Now I’ll adopt my grumpy Bill Belichick-persona about the Times’ glowing report. Studies regularly debunk this myth of development-through-publically-subsidized stadiums. The University of Chicago polled economists on whether taxpayer costs for stadium building outweighed public benefits, with 83 percent agreeing, and 2 percent disagreeing. (The remaining economists polled did what economists do, which is respond with some version of “it’s complicated.”)
A Brookings Institute report on the subject in 2016 does not equivocate: “after 20 years of academic research on the topic, articles published in peer-reviewed economics journals contain almost no evidence that professional sports franchises and facilities have a measurable economic impact on the economy.” Take that, New York Times.

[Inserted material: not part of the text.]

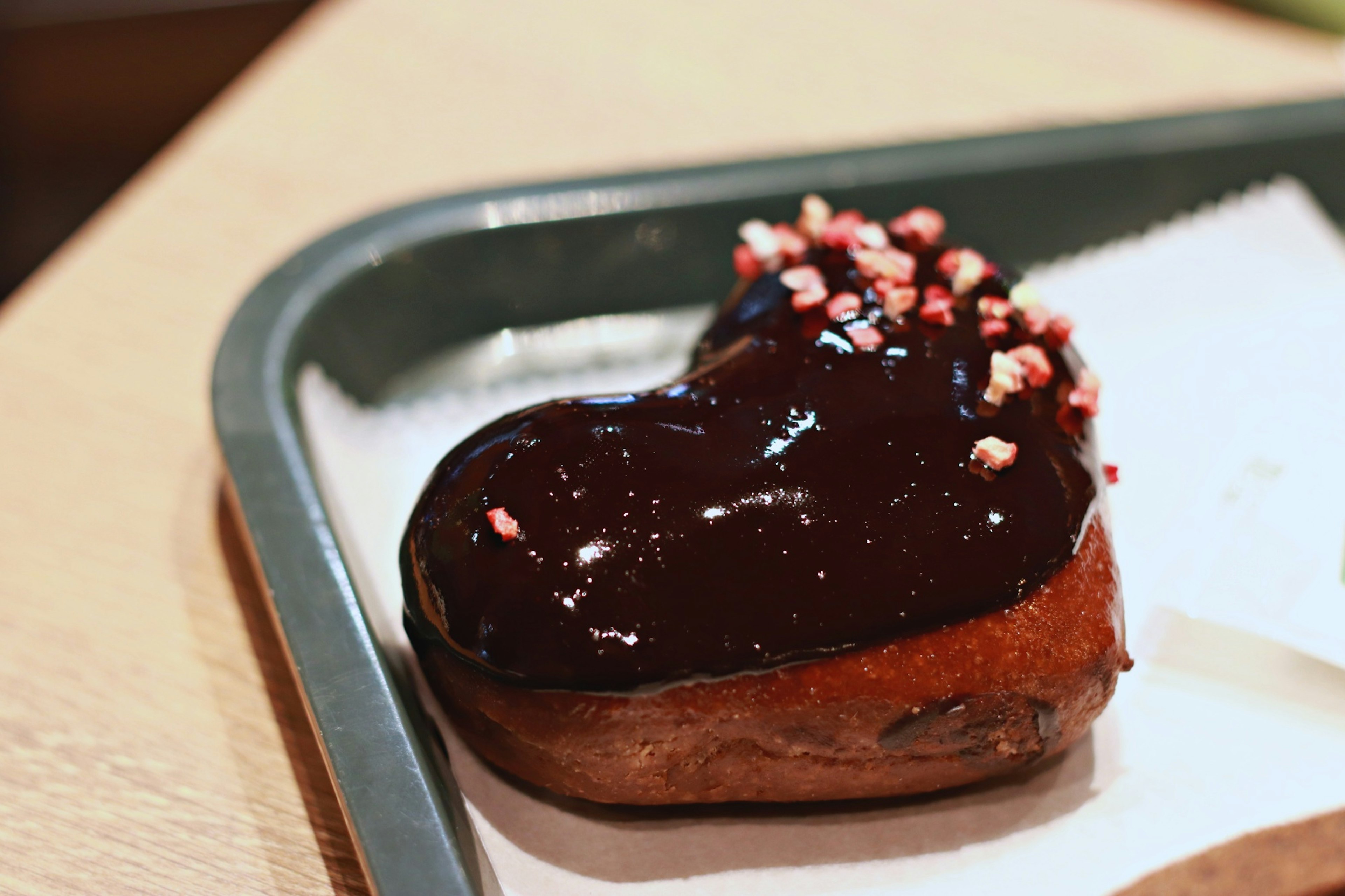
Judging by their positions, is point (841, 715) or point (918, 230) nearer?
point (841, 715)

On the subject of the myriad ways we taxpayers subsidize private sports team owners, do you remember the Tax Cuts and Jobs Act passed in December 2017? Whatever the merits or demerits of the final bill, I had pinned my hopes on a little-discussed provision of the proposed House bill that forbade federal taxpayer subsidies for sports stadiums via tax-exempt municipal bonds.
Frankly, I loved that little reform provision with all my heart.
The House version of the bill would have eliminated that subsidy right up until the very end. Oklahoma Senator James Lankford (R) and New Jersey Senator Cory Booker (D) tried to team up in the Senate to eliminate subsidies in the bill’s Senate version as well. And then, in the wee hours of legislative reconciliation, the final bill re-opened up federal subsidies for sports stadiums via tax exempt municipal bonds. Nevada Senator Dean Heller (R) bragged about “preserving” the subsidy in the final bill, presumably because of the upcoming stadium to be built for the Raiders in Las Vegas, using taxpayer money.
The Empire struck back! Billionaire sports owners won again. Senator Heller was Lucy to our Charlie Brown, snatching the ball away from our kickoff at the last minute. A little part of me – the uber-nerdy federal tax-reform-following part of me – died that day. (The other part of me died when the Pats didn’t win Sunday.)